### Short task 1
List the acts that the Djaikovski interview names in the sentence beginning "Amongst the headliners."
### Short task 2
According to the Djaikovski interview, the cooperative work of which two parties produced Kavatsi Beach Fest?

### Document extract

[Q&A] Djaikovski: Roma Brass is one of the trade marks of the Balkan music

This weekend, between the 30th and 31st of July, at Kavatsi Beach (near Sozopol), the latest edition of Kavatsi Beach Fest is going to be held. The seaside event is a result of the cooperative work of Alcohol Beach and Club Stroeja. Amongst the headliners we can see the names of the Serbians S.A.R.S, Romanians Subcarrati, Dutch / American project Jaya the Cat, Bulgarians Wikeda and Kotarashki & The Rain Dogs and many more. By our personal opinion, the biggest headliner of the event will be Djaikovski's project, which will be visit Bulgaria with its full force again.

Thanks to the organizers of the festival, we got the opportunity to make a mail conversation with the mastermind behind the Djaikovski project - Macedonian Kiril Djaikovski. Our talk started with a few questions about the Ex Yu regime in Macedonia and the nascency of the electronic music in the region, we then touched upon the personal projects of the artist and ended with the representation of his 7-members band, which is going to perform at Kavatsi Beach Festival. Hope you'll enjoy the interview! Have a nice reading!



Hey, Kiril! Your path as an artist starts in the early 80s with the project Bastion. Tell us, how hard was it for you to become a recognized electronic music artist on the “wrong” side of the Iron Curtain?

Interesting and inspiring period, with a very creative music scene of the former Yugislavia. The electronic projects at the time were mostly influenced by the new wave synth pop projects coming out of the UK, but there were also people that were involved in more experimental stuff. Generally, the scene was very open to new sounds and those early experiments with electronic instruments found big support from the audiences.

What did the Balkan scene look like at that point of time? Was there any electronic music out there? What were the most popular genres?

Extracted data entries
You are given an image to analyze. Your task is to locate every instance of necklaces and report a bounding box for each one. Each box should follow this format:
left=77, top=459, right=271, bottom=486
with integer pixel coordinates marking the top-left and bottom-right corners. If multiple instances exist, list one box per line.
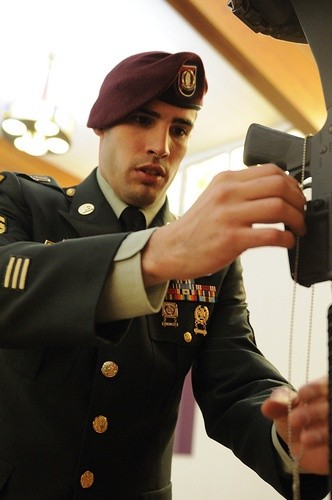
left=285, top=132, right=318, bottom=500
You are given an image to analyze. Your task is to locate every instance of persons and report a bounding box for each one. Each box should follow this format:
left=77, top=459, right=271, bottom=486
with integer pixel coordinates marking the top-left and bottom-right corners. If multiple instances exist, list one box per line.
left=0, top=50, right=332, bottom=500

### Problem solution 1
S.A.R.S
Subcarrati
Jaya the Cat
Wikeda
Kotarashki & The Rain Dogs

### Problem solution 2
Alcohol Beach and Club Stroeja.